AbstractThis study explores the role of the librarian in secondary school libraries within the area of Semien Gondar, or North Gondar, in the Amhara region of Ethiopia.
The objectives of the research were to gain an understanding of the challenges faced by school librarians, and to consider the impact of the Ethiopian cultural context upon attitudes to books and the librarian’s position. Key topics addressed include library provision; the librarian’s daily routine; training and qualifications; perceptions of the librarian; the role of the principal or school director; and job satisfaction.
The research employed a qualitative approach, with six schools selected using a purposive sampling method. Semi-structured face-to-face interviews were used to gather data from both librarians and school directors. Interviews were conducted primarily in Amharic, with the use of an interpreter. Thematic analysis was chosen as the most suitable approach for data analysis: the interview transcriptions were coded and evaluated for common themes.

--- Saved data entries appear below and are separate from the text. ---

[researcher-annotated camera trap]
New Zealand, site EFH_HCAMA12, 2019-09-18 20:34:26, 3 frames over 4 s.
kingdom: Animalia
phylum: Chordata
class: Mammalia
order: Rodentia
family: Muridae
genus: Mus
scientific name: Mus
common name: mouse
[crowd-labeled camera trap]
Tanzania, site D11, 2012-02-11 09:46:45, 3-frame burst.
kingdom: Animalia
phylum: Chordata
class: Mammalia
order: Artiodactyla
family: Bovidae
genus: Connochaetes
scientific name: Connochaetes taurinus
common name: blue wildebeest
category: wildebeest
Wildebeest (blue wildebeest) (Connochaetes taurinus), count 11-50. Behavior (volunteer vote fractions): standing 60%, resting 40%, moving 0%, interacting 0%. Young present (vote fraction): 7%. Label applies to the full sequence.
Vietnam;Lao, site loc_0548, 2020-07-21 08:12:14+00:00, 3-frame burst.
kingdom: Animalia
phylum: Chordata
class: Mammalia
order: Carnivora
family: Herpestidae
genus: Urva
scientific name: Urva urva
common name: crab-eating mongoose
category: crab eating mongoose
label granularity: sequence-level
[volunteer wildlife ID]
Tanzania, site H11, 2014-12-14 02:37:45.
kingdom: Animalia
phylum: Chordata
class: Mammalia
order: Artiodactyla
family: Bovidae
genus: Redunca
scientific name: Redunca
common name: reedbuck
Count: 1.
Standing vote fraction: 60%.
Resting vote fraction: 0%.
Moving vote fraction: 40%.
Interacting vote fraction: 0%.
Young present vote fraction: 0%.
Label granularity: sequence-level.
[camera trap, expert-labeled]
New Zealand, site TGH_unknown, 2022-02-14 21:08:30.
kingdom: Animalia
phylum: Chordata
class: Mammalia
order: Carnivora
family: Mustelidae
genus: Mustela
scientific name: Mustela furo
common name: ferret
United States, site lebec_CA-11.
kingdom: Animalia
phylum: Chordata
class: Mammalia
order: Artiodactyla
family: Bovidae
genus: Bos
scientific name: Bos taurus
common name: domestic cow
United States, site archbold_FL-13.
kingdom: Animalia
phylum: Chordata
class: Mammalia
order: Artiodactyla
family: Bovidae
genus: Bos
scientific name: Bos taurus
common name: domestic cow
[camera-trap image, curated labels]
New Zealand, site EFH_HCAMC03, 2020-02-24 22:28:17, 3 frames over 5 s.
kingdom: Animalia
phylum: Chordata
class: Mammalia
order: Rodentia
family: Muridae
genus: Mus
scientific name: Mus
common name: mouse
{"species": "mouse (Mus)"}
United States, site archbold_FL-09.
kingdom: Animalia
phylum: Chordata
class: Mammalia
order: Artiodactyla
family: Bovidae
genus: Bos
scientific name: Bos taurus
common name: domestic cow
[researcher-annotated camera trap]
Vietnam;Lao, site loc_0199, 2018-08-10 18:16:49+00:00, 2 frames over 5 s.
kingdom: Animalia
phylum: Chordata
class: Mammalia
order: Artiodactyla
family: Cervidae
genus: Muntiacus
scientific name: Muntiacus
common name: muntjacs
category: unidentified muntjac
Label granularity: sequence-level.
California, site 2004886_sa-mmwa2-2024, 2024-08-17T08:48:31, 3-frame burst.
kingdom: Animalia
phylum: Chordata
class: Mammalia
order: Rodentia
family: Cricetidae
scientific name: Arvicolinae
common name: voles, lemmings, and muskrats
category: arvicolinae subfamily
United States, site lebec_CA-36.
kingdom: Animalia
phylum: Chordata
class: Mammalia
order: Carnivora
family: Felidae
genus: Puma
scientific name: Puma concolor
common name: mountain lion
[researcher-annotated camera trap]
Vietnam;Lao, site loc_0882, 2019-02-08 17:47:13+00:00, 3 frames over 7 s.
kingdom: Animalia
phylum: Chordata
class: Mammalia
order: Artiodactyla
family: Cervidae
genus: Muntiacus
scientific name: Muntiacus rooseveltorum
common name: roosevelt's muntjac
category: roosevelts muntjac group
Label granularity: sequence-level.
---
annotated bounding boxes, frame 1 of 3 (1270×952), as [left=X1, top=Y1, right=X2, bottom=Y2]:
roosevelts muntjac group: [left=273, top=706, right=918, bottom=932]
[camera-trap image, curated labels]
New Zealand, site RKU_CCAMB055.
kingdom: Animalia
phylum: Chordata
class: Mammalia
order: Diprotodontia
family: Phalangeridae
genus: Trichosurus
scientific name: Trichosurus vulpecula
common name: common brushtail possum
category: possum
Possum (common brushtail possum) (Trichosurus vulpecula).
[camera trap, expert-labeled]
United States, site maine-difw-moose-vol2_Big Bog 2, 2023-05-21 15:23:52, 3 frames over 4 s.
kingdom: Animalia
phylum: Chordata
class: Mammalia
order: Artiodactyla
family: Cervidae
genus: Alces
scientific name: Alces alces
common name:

The study found that secondary school libraries in the Semien Gondar Zone suffer from a lack of adequate equipment, space and staffing. School librarians are not qualified and frequently lack any formal library-related training; in contrast, there is a strong desire for additional training. Many librarians feel that their position is low-status, poorly-paid and that there is a negative perception of the profession. However, despite these drawbacks, librarians expressed a high level of satisfaction with the work itself.
Recommendations based upon these findings include the provision of additional training for secondary school librarians, improving communication within the school and increasing the visibility of the library within the school and the wider community.